The UAE's latest camp concluded on Monday with the 3-1 defeat to Bahrain in Dubai, meaning new manager Jorge Luis Pinto has overseen two losses in three official friendlies since his appointment. With the 2022 World Cup qualifying campaign resuming in March, and the national team not scheduled to reconvene until January, we look at some of the key issues facing the Colombian.
Buttressing the backline
In those three friendlies – Uzbekistan last month, Tajikistan and Bahrain this – the UAE have conceded seven goals, including the need to rebound from 2-0 down to Tajikistan on Thursday. At times, they have been way too open, with their most recent two opponents in particular finding significant success down the UAE’s left.
Saying that, in the centre, Khalifa Al Hammadi has been impressive, the young Al Jazira defender excelling while paired alongside the experienced Yousef Jaber.
Jaber, those, has enjoyed something of a renaissance as full-back for club side Shabab Al Ahli Dubai, and the calls for Sharjah captain Shaheen Abdulrahman to get the nod in the middle are warranted. His team top the Arabian Gulf League.
Meanwhile, Pinto’s decision to reinstate the inconsistent Abdulaziz Haikal at right-back has been heavily criticised. At present, Mahmoud Khamis and Mohammed Fawzi represent the most obvious candidates at full-back, but they have been left too exposed this past week and therefore struggled defensively.
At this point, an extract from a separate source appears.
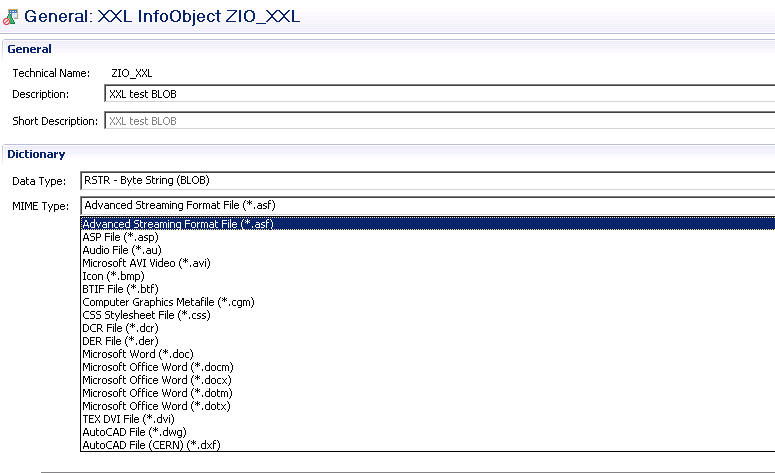 DATA Modeling - InfoObjects in BW/4HANA | SAP BI, SAP BW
Even if the personnel doesn’t need a major rethink, the system requires tinkering.
UAE made to fight for win against Tajikistan
Finding right balance in central midfield
Since some time ago, Ali Salmeen has emerged as a regular starter in the centre of the park – fitness permitting. The Al Wasl midfielder is tenacious with an excellent sense of timing, and provides a solid base for the UAE to forge forward.
Pinto’s predecessor, Bert van Marwijk, considered Salmeen essential to his side. For the past two matches, Abdullah Ramadan, the highly rated Al Jazira youngster, has been favoured alongside Salmeen in a midfield two. Only 22, Ramadan is a cultured passer of the ball, able to create and cover ground, too.
Still, there is an argument for Pinto to plump for a similar player to Salmeen, fortifying the midfield and allowing the players ahead more freedom.
Majed Hassan remains the primary choice if he can stay off the treatment table, while Tariq Ahmed has enjoyed a fine start to the season with Al Nasr. Also, Majed Surour grows ever more important at Sharjah. Patently, the options are there. Finding the right blend will be crucial going forward.
Reintegrating principal playmaker Omar Abdulrahman
It's a conundrum that’s not been confined to Pinto. Omar Abdulrahman remains the UAE’s most naturally talented player, and at 29 should be entering his prime. However, once more injury has kept him out of the national team.
Thankfully, his latest issue, sustained in September, is not said to be long-standing, but when and where the Jazira playmaker will fit into Pinto’s plans is still unknown.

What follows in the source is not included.